Mobile wireless communications systems have evolved from principally telephone voice services to provide higher data rates for mobile Internet browsing, MP3 music or TV and video. Transmission techniques are varied and include mixtures of FDMA, TDMA and CDMA. In the latter, a data stream is modulated upon a high chip-rate CDMA code that is preferably orthogonal to the codes used by other data streams, allowing the receiver to separate out its desired data stream from the others by correlating with a particular code. If the codes are truly orthogonal, correlation, also known as despreading, should separate out the desired data stream with complete cancellation of the other, unwanted data streams. However, orthogonal codes do not remain perfectly orthogonal when relatively delayed. Relatively delayed copies of the signal are received due to being reflected from large objects such as buildings and mountains, giving rise to multipath propagation.
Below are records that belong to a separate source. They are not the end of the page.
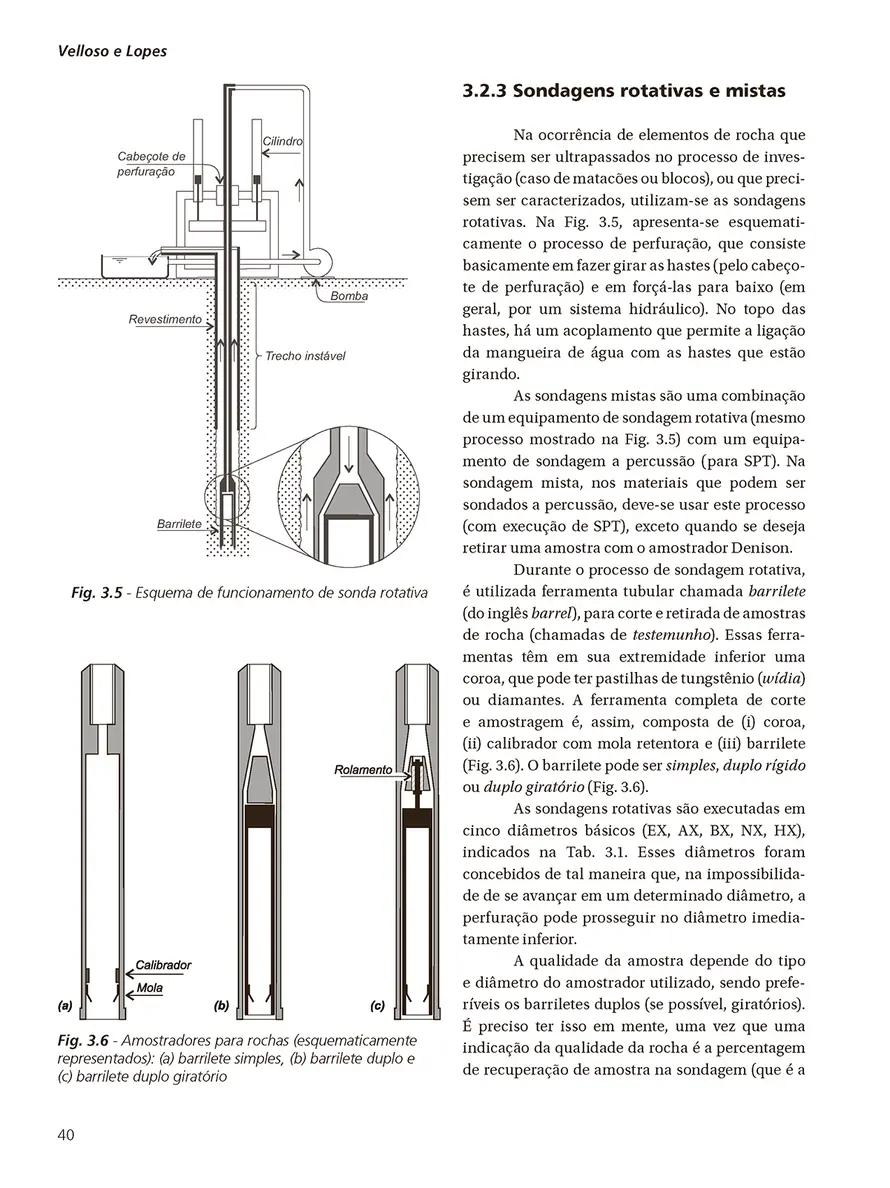 Velloso e Lopes

Cabeçote de perfuração

Cilindro

Bomba

Revestimento

Trecho instável

Barrilete

Fig. 3.5 - Esquema de funcionamento de sonda rotativa

Rolamento

Calibrador

Mola

(a)

(b)

(c)

Fig. 3.6 - Amostradores para rochas (esquematicamente representados): (a) barrilete simples, (b) barrilete duplo e (c) barrilete duplo giratório

3.2.3 Sondagens rotativas e mistas

Na ocorrência de elementos de rocha que precisem ser ultrapassados no processo de investigação (caso de matacões ou blocos), ou que precisem ser caracterizados, utilizam-se as sondagens rotativas. Na Fig. 3.5, apresenta-se esquematicamente o processo de perfuração, que consiste basicamente em fazer girar as hastes (pelo cabeçote de perfuração) e em forçá-las para baixo (em geral, por um sistema hidráulico). No topo das hastes, há um acoplamento que permite a ligação da mangueira de água com as hastes que estão girando.

As sondagens mistas são uma combinação de um equipamento de sondagem rotativa (mesmo processo mostrado na Fig. 3.5) com um equipamento de sondagem a percussão (para SPT). Na sondagem mista, nos materiais que podem ser sondados a percussão, deve-se usar este processo (com execução de SPT), exceto quando se deseja retirar uma amostra com o amostrador Denison.

Durante o processo de sondagem rotativa, é utilizada ferramenta tubular chamada barrilete (do inglês barrel), para corte e retirada de amostras de rocha (chamadas de testemunho). Essas ferramentas têm em sua extremidade inferior uma coroa, que pode ter pastilhas de tungstênio (wídia) ou diamantes. A ferramenta completa de corte e amostragem é, assim, composta de (i) coroa, (ii) calibrador com mola retentora e (iii) barrilete (Fig. 3.6). O barrilete pode ser simples, duplo rígido ou duplo giratório (Fig. 3.6).

As sondagens rotativas são executadas em cinco diâmetros básicos (EX, AX, BX, NX, HX), indicados na Tab. 3.1. Esses diâmetros foram concebidos de tal maneira que, na impossibilidade de se avançar em um determinado diâmetro, a perfuração pode prosseguir no diâmetro imediatamente inferior.

A qualidade da amostra depende do tipo e diâmetro do amostrador utilizado, sendo preferíveis os barriletes duplos (se possível, giratórios). É preciso ter isso em mente, uma vez que uma indicação da qualidade da rocha é a percentagem de recuperação de amostra na sondagem (que é a

40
To increase data rate to a given receiver, the receiver may be assigned to receive multiple data streams using different orthogonal codes. In one 3G system known as HSPA, the highest uplink data rate is provided by assigning three-quarters of the entire code space to one receiver. The standard for this system specifies assigning one code of spreading factor 2 to the receiver, which represents half the code space, and one code of spreading factor four, which represents half of the remaining code space. Using these codes, in a period of four CDMA chips, two spreading factor=2 symbols are transmitted overlapping one spreading factor=4 symbol, giving three data symbols per 4 code chips. Moreover, the symbols can each be 16QAM symbols of four bits each. A conventional “brute-force” detector for three such 16QAM symbols would hypothesize all 163=4096 possibilities and determine the symbol triple that best explained the signal that was received through the multipath channel. The multipath channel characteristics are separately determined using the technique of channel estimation. However, testing 4096 hypotheses is onerous on signal processing circuits and thus an improved method and apparatus for determining the most likely received symbol triples is required.
A similar joint detection problem occurs in non-spread systems, such as GSM/EDGE and Long Term Evolution (LTE). In a cellular system, multiple users can be assigned the same channel resource (frequency subcarrier or time slot). Receiver performance can be improved by jointly detecting such users. Brute-force detection would require hypothesizing all combinations of the symbols from the multiple users. In the LTE uplink, self-interference can also be a problem, which can be alleviated by jointly detecting symbols in a block equalizer, such as a block decision feedback equalizer.